Downscaling

Downscaling#

To downscale a super-category (for example, regional data) to sub-categories (for example, country-level data in the same region), the xarray.DataArray.pr.downscale_timeseries() function is available. It determines shares from available data points, then does downscaling for years where full information is not available.

Let’s first create an example dataset with regional data and some country data missing.

Hide code cell content
# setup logging for the docs - we don't need debug logs
import sys
from loguru import logger

logger.remove()
logger.add(sys.stderr, level="INFO")
1
import primap2
import numpy as np
import xarray as xr

# select an example dataset
da = primap2.open_dataset("../minimal_ds.nc")["CO2"].loc[{"time": slice("2000", "2003"), "source": "RAND2020"}]
da.pr.to_df()
/home/docs/checkouts/readthedocs.org/user_builds/primap2/envs/stable/lib/python3.12/site-packages/xarray/core/variable.py:341: UnitStrippedWarning: The unit of the quantity is stripped when downcasting to ndarray.
  data = np.asarray(data)
area (ISO3) COL ARG MEX BOL
time
2000-01-01 0.663520 0.916832 0.106387 0.614163
2001-01-01 0.338225 0.682339 0.739539 0.790577
2002-01-01 0.114091 0.250728 0.850449 0.408739
2003-01-01 0.801477 0.852096 0.715213 0.080313
# compute regional data as sum of country-level data
temp = da.sum(dim="area (ISO3)")
temp = temp.expand_dims({"area (ISO3)": ["LATAM"]})
# delete data from the country level for the years 2002-2003 (inclusive)
da.loc[{"time": slice("2002", "2003")}].pint.magnitude[:] = np.nan
# add regional data to the array
da = xr.concat([da, temp], dim="area (ISO3)")
da.pr.to_df()
/home/docs/checkouts/readthedocs.org/user_builds/primap2/envs/stable/lib/python3.12/site-packages/xarray/core/variable.py:341: UnitStrippedWarning: The unit of the quantity is stripped when downcasting to ndarray.
  data = np.asarray(data)
area (ISO3) COL ARG MEX BOL LATAM
time
2000-01-01 0.663520 0.916832 0.106387 0.614163 2.300903
2001-01-01 0.338225 0.682339 0.739539 0.790577 2.550680
2002-01-01 NaN NaN NaN NaN 1.624007
2003-01-01 NaN NaN NaN NaN 2.449099

As you can see, for 2000 and 2001, country-level data is available, but for later years, only regional (“LATAM”) data is available.

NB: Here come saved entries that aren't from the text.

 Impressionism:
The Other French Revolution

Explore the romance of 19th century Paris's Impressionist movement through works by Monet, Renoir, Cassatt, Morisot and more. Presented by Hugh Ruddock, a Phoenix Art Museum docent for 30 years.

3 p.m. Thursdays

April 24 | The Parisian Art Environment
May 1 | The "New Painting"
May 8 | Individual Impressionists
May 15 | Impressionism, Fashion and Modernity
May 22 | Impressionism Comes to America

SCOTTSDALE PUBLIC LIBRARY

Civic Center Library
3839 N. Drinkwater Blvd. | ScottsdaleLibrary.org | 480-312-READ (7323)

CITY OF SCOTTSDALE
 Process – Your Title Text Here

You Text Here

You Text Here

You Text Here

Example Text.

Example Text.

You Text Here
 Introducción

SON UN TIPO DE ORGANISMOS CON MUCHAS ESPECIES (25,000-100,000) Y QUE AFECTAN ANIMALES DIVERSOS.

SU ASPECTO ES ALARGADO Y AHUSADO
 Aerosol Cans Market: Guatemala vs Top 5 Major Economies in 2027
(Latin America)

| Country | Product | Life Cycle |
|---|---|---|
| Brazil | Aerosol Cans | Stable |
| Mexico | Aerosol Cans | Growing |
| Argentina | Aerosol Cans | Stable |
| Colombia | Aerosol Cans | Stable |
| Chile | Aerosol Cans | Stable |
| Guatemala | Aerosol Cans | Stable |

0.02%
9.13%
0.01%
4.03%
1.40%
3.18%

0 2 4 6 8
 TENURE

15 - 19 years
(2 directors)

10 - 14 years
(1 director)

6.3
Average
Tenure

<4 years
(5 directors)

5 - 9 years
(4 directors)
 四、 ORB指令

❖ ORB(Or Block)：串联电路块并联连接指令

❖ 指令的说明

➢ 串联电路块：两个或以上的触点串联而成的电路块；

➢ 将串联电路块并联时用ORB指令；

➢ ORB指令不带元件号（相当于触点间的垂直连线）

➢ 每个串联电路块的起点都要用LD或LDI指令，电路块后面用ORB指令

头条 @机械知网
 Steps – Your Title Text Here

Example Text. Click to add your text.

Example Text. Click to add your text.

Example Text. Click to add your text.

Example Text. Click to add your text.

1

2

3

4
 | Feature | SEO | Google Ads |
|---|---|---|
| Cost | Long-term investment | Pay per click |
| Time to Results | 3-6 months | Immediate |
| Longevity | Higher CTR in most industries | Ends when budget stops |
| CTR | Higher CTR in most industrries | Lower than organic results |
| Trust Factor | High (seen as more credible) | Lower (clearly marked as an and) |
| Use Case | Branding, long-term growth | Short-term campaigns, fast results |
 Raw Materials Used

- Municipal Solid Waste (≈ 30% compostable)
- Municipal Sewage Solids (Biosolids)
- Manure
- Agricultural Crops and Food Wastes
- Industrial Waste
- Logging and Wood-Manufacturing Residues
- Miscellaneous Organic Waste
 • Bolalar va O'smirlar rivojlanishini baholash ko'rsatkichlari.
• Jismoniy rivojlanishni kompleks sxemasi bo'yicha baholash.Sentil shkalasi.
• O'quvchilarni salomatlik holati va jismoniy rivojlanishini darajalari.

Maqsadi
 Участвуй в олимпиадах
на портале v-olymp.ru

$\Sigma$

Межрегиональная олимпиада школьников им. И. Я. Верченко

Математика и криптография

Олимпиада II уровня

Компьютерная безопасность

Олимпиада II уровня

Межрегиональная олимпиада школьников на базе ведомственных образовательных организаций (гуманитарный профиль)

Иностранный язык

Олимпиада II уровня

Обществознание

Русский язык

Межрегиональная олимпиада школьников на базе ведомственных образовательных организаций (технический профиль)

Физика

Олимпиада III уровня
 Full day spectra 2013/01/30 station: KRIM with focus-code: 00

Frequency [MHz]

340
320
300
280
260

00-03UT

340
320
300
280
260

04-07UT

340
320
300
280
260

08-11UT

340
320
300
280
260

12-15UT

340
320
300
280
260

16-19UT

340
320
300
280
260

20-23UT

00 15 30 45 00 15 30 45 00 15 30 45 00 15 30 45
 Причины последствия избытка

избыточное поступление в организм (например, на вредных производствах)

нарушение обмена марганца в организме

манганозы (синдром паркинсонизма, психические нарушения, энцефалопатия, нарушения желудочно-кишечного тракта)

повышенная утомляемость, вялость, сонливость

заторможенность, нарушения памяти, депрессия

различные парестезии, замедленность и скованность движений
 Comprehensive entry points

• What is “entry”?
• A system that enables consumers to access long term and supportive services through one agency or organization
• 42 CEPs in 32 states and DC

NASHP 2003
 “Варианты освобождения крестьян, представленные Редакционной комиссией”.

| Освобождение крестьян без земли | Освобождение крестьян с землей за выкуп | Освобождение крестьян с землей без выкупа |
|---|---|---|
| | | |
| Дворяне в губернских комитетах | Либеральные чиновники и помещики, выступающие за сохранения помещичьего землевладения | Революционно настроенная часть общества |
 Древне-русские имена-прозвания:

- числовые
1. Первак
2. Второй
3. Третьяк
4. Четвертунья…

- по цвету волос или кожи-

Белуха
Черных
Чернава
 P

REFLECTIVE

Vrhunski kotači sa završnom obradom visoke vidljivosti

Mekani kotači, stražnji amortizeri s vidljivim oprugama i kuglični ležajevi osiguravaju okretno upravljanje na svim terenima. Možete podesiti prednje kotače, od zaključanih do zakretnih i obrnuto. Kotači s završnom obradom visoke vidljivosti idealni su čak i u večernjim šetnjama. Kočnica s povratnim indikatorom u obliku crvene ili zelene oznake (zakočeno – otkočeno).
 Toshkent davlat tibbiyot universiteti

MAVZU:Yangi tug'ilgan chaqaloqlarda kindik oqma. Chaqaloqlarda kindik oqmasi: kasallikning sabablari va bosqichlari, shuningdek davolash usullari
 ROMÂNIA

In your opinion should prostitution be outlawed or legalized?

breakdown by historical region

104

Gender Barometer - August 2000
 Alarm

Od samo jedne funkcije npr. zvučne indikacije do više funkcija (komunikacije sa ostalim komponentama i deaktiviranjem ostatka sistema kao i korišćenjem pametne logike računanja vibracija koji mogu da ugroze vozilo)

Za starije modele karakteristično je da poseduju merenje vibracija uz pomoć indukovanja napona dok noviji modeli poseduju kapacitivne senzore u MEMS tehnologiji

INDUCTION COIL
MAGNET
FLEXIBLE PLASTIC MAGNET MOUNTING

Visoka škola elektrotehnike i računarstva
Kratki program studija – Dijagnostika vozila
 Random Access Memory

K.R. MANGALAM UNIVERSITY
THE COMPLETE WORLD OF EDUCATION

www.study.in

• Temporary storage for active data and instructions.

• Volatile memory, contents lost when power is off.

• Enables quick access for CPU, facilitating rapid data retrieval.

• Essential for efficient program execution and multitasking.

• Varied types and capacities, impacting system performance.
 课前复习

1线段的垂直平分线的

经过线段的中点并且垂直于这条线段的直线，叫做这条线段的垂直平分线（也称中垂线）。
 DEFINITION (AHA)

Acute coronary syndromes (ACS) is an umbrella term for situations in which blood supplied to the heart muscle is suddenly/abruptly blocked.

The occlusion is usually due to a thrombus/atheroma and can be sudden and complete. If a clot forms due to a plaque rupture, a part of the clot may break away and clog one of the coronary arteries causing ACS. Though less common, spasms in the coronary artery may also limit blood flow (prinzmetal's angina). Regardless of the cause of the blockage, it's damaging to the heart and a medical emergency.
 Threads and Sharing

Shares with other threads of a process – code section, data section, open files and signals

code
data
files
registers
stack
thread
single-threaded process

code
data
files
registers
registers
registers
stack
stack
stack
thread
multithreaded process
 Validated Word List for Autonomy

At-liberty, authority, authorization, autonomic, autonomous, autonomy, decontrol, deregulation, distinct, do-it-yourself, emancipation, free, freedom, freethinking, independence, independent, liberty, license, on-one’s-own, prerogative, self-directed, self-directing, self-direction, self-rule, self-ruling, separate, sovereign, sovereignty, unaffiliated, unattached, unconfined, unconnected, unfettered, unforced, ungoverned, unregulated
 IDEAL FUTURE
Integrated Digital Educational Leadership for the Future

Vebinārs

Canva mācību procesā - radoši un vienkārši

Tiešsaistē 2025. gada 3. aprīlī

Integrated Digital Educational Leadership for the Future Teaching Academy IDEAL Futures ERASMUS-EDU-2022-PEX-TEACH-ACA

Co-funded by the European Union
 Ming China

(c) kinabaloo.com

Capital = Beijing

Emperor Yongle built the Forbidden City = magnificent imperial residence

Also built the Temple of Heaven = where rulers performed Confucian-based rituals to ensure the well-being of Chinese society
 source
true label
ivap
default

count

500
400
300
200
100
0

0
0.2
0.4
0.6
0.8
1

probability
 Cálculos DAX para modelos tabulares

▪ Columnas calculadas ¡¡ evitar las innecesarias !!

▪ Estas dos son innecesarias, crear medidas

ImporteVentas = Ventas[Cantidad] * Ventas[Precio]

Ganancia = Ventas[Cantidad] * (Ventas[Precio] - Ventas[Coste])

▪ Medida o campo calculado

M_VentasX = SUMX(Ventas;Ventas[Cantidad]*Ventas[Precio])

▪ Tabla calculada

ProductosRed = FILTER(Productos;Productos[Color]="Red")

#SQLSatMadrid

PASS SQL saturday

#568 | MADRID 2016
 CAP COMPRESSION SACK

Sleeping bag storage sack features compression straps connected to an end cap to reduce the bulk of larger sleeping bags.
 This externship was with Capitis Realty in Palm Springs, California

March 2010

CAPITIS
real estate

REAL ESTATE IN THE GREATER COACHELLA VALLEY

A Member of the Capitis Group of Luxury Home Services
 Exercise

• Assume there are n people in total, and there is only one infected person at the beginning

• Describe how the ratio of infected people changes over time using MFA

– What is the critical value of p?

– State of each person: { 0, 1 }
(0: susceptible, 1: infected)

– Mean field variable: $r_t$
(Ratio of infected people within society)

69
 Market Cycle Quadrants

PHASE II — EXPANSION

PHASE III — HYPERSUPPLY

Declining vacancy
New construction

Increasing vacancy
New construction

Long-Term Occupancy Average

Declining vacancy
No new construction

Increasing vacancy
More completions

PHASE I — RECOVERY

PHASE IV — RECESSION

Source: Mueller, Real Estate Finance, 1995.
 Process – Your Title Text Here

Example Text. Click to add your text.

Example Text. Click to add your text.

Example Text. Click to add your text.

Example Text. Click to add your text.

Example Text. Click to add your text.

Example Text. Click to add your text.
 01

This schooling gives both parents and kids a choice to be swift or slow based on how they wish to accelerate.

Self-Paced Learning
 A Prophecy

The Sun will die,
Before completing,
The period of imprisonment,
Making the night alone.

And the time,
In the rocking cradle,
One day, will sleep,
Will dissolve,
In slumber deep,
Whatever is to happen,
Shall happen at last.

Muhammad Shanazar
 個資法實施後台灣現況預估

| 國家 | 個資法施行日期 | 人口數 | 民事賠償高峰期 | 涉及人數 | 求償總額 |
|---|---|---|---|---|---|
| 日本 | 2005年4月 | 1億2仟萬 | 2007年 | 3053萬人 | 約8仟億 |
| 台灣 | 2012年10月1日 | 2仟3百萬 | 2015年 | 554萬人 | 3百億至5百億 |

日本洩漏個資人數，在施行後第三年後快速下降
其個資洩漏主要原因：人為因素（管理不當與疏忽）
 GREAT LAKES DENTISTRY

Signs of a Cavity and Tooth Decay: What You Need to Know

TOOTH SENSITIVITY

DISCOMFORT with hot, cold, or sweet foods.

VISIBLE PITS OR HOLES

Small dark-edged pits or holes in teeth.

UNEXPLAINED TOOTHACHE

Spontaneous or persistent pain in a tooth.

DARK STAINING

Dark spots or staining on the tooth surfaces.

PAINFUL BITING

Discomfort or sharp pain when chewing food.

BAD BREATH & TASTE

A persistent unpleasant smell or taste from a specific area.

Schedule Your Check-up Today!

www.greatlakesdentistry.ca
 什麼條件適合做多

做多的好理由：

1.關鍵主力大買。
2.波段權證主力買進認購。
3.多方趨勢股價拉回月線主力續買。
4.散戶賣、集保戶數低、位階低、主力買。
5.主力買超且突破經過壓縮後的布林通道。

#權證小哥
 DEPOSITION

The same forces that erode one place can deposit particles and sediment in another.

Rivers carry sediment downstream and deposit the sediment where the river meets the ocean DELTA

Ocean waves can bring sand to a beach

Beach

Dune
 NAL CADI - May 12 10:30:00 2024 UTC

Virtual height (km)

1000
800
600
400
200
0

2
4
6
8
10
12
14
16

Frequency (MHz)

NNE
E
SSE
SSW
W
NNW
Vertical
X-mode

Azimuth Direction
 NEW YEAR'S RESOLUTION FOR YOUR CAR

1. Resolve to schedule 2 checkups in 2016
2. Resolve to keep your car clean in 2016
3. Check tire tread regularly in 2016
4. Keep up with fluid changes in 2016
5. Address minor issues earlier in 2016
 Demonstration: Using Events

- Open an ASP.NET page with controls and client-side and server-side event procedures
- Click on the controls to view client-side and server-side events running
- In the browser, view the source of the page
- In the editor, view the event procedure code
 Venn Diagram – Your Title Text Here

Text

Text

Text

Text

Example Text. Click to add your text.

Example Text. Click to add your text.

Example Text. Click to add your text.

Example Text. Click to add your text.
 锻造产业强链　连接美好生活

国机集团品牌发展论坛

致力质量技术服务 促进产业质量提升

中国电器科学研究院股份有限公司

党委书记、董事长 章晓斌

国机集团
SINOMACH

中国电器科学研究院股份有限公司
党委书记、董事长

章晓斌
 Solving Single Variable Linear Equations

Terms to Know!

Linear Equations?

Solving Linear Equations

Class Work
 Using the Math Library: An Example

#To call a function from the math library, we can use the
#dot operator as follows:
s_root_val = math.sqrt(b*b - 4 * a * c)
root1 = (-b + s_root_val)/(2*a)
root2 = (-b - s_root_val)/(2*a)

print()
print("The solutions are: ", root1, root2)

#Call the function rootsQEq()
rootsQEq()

We now want to extrapolate the missing data using the shares from early years and the regional data.

# Do the downscaling to fill in country-level data from regional data
da.pr.downscale_timeseries(
    basket="LATAM",
    basket_contents=["BOL", "MEX", "COL", "ARG"],
    dim="area (ISO3)",
)
<xarray.DataArray 'CO2' (time: 4, area (ISO3): 5)> Size: 160B
<Quantity([[0.66352018 0.91683183 0.10638745 0.61416341 2.30090286]
 [0.33822533 0.68233863 0.73953851 0.79057726 2.55067973]
 [0.21534665 0.43444215 0.47086107 0.50335724 1.62400712]
 [0.32475546 0.65516441 0.71008629 0.75909242 2.44909858]], 'CO2 * gigagram / year')>
Coordinates:
  * area (ISO3)  (area (ISO3)) object 40B 'COL' 'ARG' 'MEX' 'BOL' 'LATAM'
  * time         (time) datetime64[ns] 32B 2000-01-01 2001-01-01 ... 2003-01-01
    source       <U8 32B 'RAND2020'
Attributes:
    entity:   CO2

For the downscaling, shares for the countries at the points in time where data for all countries is available are determined, the shares are inter- and extrapolated where data is missing, and then the regional data is downscaled using these shares.